_Task description_.
Nothing in the entries should change; repeat them exactly.
※ ※ ※
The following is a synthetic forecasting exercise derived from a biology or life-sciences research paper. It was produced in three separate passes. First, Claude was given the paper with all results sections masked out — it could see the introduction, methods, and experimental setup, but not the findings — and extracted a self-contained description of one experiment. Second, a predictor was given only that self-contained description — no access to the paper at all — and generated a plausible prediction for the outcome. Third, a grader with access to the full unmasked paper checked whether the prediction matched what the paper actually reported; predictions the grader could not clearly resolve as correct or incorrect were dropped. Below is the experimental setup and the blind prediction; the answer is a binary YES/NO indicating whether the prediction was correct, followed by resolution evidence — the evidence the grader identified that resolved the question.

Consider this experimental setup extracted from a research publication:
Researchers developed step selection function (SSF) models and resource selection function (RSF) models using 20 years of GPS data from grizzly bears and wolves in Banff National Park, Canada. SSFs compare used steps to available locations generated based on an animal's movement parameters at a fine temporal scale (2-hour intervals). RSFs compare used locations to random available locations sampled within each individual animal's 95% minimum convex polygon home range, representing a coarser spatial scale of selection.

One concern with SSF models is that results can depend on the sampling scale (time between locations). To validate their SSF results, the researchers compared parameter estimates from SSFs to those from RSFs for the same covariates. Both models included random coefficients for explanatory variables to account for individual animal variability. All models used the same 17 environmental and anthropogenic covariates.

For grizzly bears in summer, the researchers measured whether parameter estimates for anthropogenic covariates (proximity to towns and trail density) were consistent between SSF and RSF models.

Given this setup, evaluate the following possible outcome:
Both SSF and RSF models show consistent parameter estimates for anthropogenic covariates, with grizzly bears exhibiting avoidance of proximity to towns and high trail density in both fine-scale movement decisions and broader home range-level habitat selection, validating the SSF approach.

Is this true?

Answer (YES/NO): YES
※ ※ ※
_Answer to this task_.
The following is a synthetic forecasting exercise derived from a biology or life-sciences research paper. It was produced in three separate passes. First, Claude was given the paper with all results sections masked out — it could see the introduction, methods, and experimental setup, but not the findings — and extracted a self-contained description of one experiment. Second, a predictor was given only that self-contained description — no access to the paper at all — and generated a plausible prediction for the outcome. Third, a grader with access to the full unmasked paper checked whether the prediction matched what the paper actually reported; predictions the grader could not clearly resolve as correct or incorrect were dropped. Below is the experimental setup and the blind prediction; the answer is a binary YES/NO indicating whether the prediction was correct, followed by resolution evidence — the evidence the grader identified that resolved the question.

Consider this experimental setup extracted from a research publication:
Researchers developed step selection function (SSF) models and resource selection function (RSF) models using 20 years of GPS data from grizzly bears and wolves in Banff National Park, Canada. SSFs compare used steps to available locations generated based on an animal's movement parameters at a fine temporal scale (2-hour intervals). RSFs compare used locations to random available locations sampled within each individual animal's 95% minimum convex polygon home range, representing a coarser spatial scale of selection.

One concern with SSF models is that results can depend on the sampling scale (time between locations). To validate their SSF results, the researchers compared parameter estimates from SSFs to those from RSFs for the same covariates. Both models included random coefficients for explanatory variables to account for individual animal variability. All models used the same 17 environmental and anthropogenic covariates.

For grizzly bears in summer, the researchers measured whether parameter estimates for anthropogenic covariates (proximity to towns and trail density) were consistent between SSF and RSF models.

Given this setup, evaluate the following possible outcome:
Both SSF and RSF models show consistent parameter estimates for anthropogenic covariates, with grizzly bears exhibiting avoidance of proximity to towns and high trail density in both fine-scale movement decisions and broader home range-level habitat selection, validating the SSF approach.

Is this true?

Answer (YES/NO): YES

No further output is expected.